City building officials used a batch of Oct. 1 special-magistrate hearings to compel owners of commercial and multi-family properties to submit required Building Safety Inspection Program (BSIP) reports or complete mandated repairs.
Several commercial and multi-family properties were given short compliance windows — usually mid-October or the end of October — to supply structural and electrical inspection reports or to schedule required permit inspections. Inspectors told the magistrate several properties had partial repairs but still lacked either final reports or permit inspections.
Magistrate orders and examples
- The Woods Condominium (common areas; EN240052): City staff said the association had completed the balcony report but still needed final structural and electrical engineering reports to complete the 40-year recertification. The magistrate ordered the reports submitted by Oct. 15, 2025; otherwise a $250-per-day fine will be assessed starting Oct. 16 and the $150 administrative fee is due within 30 days.
- BMS Cooper City LLC (9495 Sheridan Street, case 250827): Inspector Mark Reali reported soffit repairs were completed on Sept. 29, but final painting remained outstanding.
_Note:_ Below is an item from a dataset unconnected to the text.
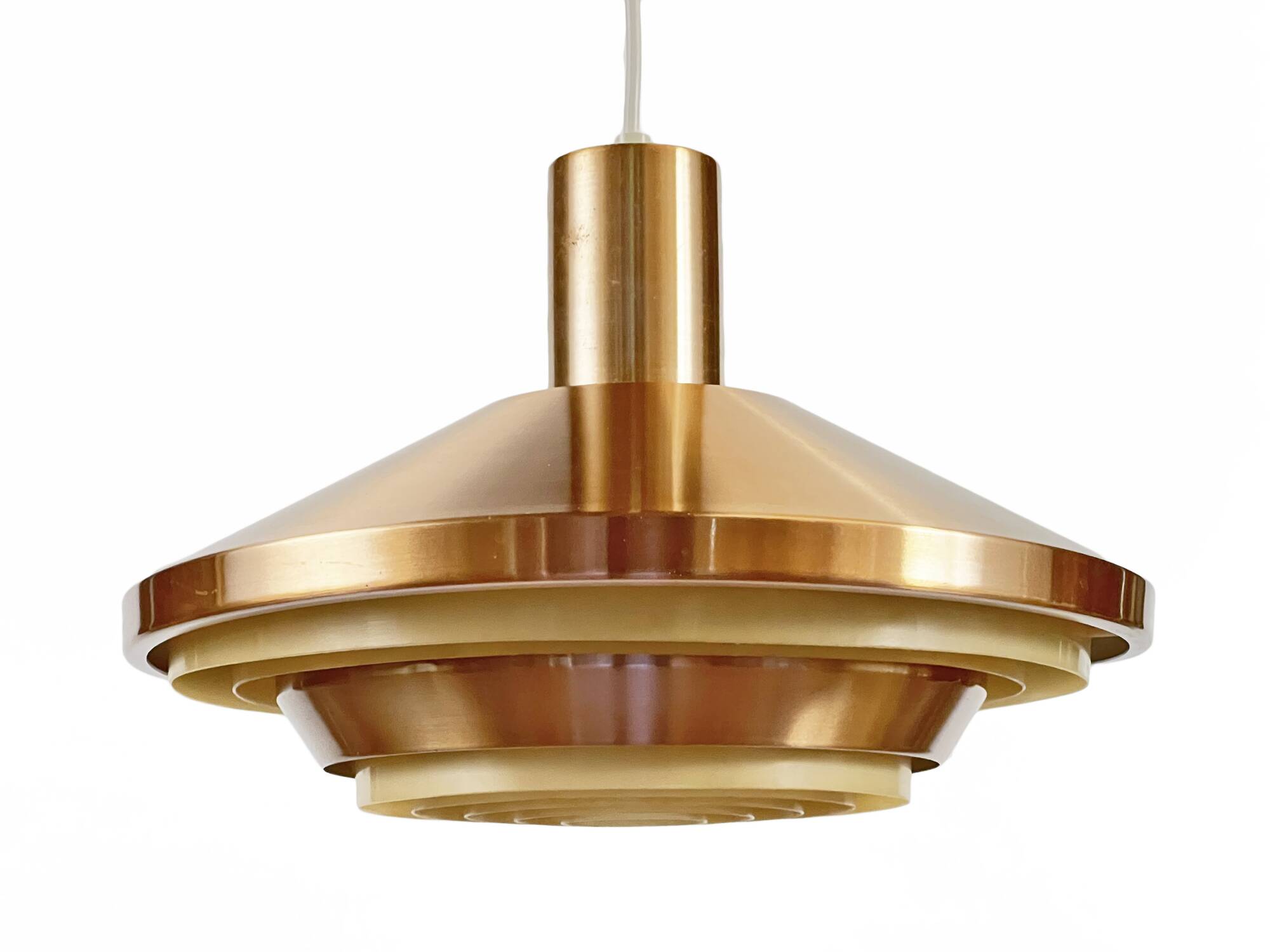 Copper colored aluminum pendant light from Lyskaer belysning. Denmark 1970s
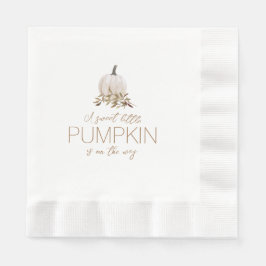 White Rustic Boho Pumpkin Baby Shower Pappersservett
The magistrate ordered painting completed by Oct. 15, 2025; failure to comply will trigger a $100-per-day fine and a $150 administrative fee due within 30 days.
- Multiple commercial properties subject to BSIP notices (examples include addresses on Sterling Road, Flamingo Road and Sheridan Street): Where building staff reported required structural or electrical reports had not been received, the magistrate set compliance deadlines (commonly Oct. 15 or Oct. 31, 2025) and warned of $250-per-day fines if reports or required permit follow-ups are not completed.
What officials said
Carlos Vega, Cooper City’s community development director, told the magistrate the outstanding items varied by property — some needed final engineer signoffs, others still required permit finalization after corrections. Ralph Serra, the city’s chief structural inspector, confirmed that while some plan revisions were approved, other properties still showed outstanding electrical or structural corrections.
Why this matters
The BSIP and related building-code reviews are intended to confirm structural and electrical safety for older commercial and multi-family buildings. Missing reports and unresolved repairs may lead to fines, administrative fees and, potentially, follow-up enforcement actions if safety-related corrections are not completed.
Ending
Owners and property managers were told to coordinate with the city’s community development and building departments immediately; several were given brief time windows to produce the required documents or schedule inspections to avoid daily fines and possible recording of unpaid penalties as liens.